After seeing all the ruins and skeletons (which was kinda awesome – great location for a ghost story) we then went and had lunch at some hotel/business center where they gave us way too much food. They seriously served us 15 dishes minimum. Then we went to a local temple and had the ladies who worked there show us some Chinese cultural things. First the ladies preformed a drum/crash cymbal routine, and then invited us to try. Of course I jumped in, but was given the cymbals so I didn’t really get to do a lot. However, one of the guys who jumped in, Ai’Da, is a drummer back home, so he got to show off a bit, which was really cool. Then they showed us two quick games – one was where you push a metal ring with a stick (harder than it looks) and then one where it was kinda like sumo wrestling only the circle was smaller, you had to stand/hop around on one leg, and use the other leg as a make shift lance. It was rather fun, and as usual, I was boss status from the get go. Student director (who has some weight to him)? Won. Army guy? Won. Jesus? Tie. It’s actually a really good game for balance and learning to lower your level, especially if you have access to a place with a bunch of circles on the ground, or even a mat with a bunch of circles (*cough* Coach *cough*).

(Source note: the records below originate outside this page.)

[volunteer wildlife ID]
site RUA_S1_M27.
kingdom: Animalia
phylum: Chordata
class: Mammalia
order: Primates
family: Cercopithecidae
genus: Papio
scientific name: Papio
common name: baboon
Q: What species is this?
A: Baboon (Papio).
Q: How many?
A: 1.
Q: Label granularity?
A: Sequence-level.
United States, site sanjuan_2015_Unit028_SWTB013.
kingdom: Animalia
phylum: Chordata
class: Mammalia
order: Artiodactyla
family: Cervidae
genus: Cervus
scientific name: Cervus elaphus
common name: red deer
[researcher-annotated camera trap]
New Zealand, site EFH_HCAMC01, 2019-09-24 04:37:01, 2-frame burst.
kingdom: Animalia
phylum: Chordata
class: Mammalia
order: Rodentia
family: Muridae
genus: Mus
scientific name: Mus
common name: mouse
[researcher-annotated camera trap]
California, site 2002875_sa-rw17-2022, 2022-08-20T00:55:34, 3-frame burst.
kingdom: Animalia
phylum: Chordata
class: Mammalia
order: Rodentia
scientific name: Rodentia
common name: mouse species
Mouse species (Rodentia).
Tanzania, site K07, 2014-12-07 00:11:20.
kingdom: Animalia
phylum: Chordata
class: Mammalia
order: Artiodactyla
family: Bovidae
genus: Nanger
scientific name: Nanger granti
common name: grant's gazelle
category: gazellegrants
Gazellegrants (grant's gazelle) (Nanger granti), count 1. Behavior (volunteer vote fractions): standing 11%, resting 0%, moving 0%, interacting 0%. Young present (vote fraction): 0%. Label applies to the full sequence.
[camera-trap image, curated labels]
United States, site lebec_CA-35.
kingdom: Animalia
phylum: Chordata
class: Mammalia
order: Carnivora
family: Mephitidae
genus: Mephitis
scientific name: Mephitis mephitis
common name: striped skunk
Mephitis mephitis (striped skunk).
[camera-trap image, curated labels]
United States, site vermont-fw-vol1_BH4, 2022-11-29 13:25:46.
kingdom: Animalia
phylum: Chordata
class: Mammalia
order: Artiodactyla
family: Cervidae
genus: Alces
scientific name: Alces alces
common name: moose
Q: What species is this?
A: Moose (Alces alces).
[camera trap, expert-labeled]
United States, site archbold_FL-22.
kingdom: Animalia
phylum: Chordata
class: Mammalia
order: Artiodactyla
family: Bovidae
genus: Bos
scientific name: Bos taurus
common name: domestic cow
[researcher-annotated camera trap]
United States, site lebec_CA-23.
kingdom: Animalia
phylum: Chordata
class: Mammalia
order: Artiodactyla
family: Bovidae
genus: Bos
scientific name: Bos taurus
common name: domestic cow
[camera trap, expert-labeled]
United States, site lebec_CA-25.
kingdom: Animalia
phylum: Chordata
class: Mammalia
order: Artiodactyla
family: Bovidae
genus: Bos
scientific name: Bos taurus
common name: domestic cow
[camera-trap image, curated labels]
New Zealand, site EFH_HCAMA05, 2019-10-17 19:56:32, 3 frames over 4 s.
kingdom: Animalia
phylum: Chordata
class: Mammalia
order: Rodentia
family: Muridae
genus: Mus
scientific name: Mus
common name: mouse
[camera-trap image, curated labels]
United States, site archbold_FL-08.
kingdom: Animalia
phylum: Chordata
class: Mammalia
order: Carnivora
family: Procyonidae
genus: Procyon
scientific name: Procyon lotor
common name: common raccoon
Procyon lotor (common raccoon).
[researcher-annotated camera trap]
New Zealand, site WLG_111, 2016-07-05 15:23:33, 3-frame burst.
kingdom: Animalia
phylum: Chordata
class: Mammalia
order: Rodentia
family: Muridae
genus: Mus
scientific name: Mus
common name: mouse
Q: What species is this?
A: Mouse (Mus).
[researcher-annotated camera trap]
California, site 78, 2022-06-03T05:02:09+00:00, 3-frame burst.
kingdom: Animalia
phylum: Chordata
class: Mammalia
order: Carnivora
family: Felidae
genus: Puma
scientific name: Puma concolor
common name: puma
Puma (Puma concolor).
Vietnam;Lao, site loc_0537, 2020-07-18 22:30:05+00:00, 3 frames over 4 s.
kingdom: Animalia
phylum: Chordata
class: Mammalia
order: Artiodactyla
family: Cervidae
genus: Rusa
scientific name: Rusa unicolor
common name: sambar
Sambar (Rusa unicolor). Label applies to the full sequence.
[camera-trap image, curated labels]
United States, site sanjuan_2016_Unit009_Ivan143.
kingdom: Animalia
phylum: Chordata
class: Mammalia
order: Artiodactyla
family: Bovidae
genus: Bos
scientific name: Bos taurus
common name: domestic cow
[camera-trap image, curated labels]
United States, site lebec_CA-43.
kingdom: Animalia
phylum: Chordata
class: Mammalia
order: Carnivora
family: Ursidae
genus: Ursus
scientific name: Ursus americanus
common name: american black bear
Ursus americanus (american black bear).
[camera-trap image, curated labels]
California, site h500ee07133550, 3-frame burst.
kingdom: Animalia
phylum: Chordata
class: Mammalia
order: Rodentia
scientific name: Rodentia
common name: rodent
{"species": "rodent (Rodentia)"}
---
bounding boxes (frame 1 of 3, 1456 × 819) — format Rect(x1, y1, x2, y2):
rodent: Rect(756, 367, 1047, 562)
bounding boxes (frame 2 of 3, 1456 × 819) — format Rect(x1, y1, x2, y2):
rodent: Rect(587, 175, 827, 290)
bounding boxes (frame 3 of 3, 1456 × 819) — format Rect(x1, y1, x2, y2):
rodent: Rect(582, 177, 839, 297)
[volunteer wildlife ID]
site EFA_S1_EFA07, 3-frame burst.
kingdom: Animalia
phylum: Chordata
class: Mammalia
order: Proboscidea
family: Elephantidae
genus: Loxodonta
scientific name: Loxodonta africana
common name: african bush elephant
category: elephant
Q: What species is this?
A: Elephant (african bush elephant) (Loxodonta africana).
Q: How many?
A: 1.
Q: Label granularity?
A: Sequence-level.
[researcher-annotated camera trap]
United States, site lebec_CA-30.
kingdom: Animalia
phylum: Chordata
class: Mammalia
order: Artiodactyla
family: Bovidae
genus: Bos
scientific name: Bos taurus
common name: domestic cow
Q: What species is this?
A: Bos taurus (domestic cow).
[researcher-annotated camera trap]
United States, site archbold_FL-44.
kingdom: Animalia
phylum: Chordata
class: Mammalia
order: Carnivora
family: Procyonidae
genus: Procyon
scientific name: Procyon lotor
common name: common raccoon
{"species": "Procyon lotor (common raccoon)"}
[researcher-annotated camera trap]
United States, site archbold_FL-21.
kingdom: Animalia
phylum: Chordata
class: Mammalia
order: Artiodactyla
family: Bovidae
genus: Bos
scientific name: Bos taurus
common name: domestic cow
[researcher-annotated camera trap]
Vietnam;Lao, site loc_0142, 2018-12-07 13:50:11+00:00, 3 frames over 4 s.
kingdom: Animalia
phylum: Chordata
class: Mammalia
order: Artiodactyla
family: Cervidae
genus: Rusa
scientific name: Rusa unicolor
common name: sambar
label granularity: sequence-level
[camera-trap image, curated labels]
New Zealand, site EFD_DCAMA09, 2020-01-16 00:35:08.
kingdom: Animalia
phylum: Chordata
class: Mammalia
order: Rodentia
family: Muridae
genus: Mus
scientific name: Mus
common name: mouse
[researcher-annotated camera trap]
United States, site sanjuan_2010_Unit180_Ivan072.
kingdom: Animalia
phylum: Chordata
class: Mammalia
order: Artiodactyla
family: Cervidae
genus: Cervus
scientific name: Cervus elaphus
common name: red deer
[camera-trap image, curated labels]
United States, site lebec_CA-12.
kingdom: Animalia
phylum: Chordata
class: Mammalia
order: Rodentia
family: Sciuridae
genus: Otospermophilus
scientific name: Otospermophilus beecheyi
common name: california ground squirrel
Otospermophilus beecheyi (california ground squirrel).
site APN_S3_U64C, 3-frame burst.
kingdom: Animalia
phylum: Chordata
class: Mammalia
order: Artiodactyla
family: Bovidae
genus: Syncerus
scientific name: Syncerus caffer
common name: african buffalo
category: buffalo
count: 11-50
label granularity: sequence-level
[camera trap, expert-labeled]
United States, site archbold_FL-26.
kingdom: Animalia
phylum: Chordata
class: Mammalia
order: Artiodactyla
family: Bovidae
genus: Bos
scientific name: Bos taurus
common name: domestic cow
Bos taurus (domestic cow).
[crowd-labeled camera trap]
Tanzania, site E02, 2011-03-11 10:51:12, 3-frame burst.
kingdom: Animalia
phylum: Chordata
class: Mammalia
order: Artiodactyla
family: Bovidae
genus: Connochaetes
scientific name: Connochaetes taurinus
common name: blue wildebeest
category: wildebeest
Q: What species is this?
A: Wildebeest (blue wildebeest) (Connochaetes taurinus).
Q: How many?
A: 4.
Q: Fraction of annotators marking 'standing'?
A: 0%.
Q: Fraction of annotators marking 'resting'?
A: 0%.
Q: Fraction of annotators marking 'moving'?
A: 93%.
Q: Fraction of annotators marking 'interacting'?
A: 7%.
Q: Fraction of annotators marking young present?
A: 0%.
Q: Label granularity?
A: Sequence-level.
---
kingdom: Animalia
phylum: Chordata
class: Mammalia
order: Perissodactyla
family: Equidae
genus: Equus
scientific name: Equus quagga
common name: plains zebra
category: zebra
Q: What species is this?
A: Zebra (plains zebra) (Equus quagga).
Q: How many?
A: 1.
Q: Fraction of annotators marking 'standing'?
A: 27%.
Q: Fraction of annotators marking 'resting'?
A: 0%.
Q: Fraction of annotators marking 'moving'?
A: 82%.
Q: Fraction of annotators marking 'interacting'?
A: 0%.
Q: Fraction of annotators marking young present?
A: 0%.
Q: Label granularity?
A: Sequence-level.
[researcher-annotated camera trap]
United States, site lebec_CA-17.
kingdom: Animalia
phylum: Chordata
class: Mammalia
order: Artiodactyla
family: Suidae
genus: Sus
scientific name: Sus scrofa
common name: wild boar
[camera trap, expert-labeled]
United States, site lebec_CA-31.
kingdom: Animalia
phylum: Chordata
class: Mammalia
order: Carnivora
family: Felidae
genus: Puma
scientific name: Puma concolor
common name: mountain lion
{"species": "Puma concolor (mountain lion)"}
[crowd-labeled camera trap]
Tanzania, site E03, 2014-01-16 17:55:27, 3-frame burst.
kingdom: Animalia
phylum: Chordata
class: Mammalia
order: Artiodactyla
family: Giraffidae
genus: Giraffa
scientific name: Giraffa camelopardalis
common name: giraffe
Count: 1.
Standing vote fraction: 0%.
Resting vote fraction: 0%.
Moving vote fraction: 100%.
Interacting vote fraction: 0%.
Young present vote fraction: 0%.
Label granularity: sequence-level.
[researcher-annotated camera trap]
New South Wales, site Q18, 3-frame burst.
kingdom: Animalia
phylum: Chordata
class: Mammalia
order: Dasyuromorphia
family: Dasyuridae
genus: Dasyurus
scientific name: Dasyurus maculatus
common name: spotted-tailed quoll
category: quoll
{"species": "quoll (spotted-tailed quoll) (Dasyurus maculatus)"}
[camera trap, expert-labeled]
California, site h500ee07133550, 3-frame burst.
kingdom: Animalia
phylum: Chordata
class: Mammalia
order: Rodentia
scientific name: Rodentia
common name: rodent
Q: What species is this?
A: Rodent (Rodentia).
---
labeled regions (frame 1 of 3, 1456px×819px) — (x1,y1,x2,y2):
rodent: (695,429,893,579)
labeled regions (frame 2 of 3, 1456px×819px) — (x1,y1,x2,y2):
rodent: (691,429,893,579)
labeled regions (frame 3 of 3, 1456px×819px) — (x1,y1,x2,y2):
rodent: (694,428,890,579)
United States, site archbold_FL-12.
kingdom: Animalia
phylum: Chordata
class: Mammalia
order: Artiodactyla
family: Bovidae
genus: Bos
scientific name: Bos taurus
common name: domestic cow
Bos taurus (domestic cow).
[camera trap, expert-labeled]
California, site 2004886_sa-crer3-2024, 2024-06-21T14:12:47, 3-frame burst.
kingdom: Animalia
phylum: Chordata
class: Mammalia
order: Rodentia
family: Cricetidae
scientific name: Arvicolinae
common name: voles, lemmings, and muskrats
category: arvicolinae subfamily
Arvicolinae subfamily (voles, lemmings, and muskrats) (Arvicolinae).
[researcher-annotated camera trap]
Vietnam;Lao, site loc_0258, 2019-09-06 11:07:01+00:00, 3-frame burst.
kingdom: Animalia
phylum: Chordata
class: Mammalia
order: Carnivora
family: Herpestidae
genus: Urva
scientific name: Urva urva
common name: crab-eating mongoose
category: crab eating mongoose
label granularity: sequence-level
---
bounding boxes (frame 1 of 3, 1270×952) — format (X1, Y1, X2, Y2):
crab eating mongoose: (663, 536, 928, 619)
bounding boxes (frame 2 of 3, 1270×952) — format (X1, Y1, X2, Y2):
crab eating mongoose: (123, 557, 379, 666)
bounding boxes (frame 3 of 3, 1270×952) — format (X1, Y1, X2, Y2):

Once again, I’m running outta words, so a third blog will be posted. You guessed it, 3 things to think about:
When was it ever ok to sit on a random dude’s shoulder, especially when he/she is obviously not from your country?
Why can’t ladders be built 3 inches further away from where the rock juts out? Dodge rock is no fun.
When you die, would you prefer to have your bones written on, or sat up in a grave on display?